Bar: We have some providers, some situations at Penn, although I would think this is a more universal issue, where you have a participant who is very interested but their provider is concerned. They don’t want them to stop therapy, they have been working so hard to get this person to a place where they are undetectable, doing very well—why would we want to mess with that? So I think there needs to be education for both the participant and the provider about safety, about what we could potentially learn, what the benefits of the trial are, so that everybody is on board.
Smith: We also have to inform the partners, people who are perhaps in a serodiscordant relationship—or it could be concordant if we’re talking about superinfection—that there might be some risk because all of a sudden they’re not undetectable anymore for a certain period of time. We did require barrier methods [such as condoms in our study] and we talked about PrEP as an option.
If you could predict when a cure might be discovered, do you see it within the next three, five, ten years? Or is it unknown?
Bar: It’s unknown.
Li: Science progress is not linear; it comes in fits and starts. Breakthroughs can happen at any time. Science occurs in leaps rather than steady walks.
Smith: I will be crazy and say that in the next 10 years there will be people who will [achieve] let’s call it [a] functional [cure], or will be able to go off therapy. I don’t think it will be universal, not anybody and everybody, but there will be some people who we’ll learn a lot from, and we might be able to recapitulate the Timothy Brown experience.
But to be clear, you don’t foresee an actual cure in the next 5–10 years?
Smith: I don’t see a cure for everyone in the next 5–10 years. I think there will be some people who will have better control, if not a functional cure, within 10 years.
Li: A phase 3 clinical trial will take 3–4 years, and there’s nothing even close to a phase 3 clinical trial yet. So 10 years? Maybe.
Smith: I’m going to be audacious and say that in 10 years, there’s a chance that there are going to be a couple of bright stars out there in the sky that say, ‘This is where we need to go. This is how we sail the ship.’

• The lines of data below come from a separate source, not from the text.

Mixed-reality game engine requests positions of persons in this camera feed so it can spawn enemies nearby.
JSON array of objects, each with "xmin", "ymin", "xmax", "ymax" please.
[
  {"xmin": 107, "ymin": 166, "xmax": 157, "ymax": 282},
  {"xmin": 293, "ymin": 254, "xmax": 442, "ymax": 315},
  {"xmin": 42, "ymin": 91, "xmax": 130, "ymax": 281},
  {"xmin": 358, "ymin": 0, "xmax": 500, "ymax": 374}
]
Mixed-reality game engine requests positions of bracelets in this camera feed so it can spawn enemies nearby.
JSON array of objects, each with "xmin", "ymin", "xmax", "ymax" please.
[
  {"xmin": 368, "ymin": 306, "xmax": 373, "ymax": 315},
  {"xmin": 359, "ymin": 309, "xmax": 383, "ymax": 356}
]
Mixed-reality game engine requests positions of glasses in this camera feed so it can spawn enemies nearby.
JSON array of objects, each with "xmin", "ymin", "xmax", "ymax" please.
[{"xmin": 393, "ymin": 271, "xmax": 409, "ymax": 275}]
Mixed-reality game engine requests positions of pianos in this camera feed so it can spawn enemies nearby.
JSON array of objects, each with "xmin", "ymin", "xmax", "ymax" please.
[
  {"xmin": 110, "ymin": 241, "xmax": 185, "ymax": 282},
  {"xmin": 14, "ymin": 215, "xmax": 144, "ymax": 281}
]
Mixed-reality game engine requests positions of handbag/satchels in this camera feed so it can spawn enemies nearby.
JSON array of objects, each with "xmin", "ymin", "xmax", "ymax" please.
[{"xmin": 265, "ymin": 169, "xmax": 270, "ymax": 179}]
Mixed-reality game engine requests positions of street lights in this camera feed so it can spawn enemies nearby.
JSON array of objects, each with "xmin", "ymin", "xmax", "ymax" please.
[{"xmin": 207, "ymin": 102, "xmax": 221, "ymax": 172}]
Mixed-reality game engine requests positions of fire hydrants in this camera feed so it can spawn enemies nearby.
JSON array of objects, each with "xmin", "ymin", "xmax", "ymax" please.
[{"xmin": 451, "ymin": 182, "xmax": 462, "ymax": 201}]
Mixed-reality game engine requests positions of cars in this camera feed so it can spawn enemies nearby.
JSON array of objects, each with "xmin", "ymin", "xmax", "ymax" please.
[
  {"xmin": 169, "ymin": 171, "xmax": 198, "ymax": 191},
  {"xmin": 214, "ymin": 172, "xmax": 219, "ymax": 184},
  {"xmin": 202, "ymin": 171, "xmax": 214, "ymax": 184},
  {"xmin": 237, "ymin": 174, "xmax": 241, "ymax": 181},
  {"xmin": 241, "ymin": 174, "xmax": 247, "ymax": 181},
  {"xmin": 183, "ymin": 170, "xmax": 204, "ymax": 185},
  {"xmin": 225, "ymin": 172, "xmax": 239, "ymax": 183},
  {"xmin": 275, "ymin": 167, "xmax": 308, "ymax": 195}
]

There are some studies coming up, so…
Smith: Yeah, and there are going to be a lot of failures. So one of the things that I do worry about with cure research is that we’re going to have a lot of studies, and they’re not going to work, and they’re going to tell us a whole bunch of stuff that is going to point us in the right direction. I don’t want to tap out the enthusiasm for this by those failures. So as researchers we have to be very cognizant of the fact that there could be some study fatigue for the community. But be realistic when it’s good, and realistic when it’s not going to work. Also go out there and talk about it, and be activists for our own research, and for the ideas and the science, and hopefully our enthusiasm shows, and we do good science that spurs the development.
Portions of this interview have been condensed for space and clarity.
Special thanks to Patrick Bayhylle for his help in coordinating this interview.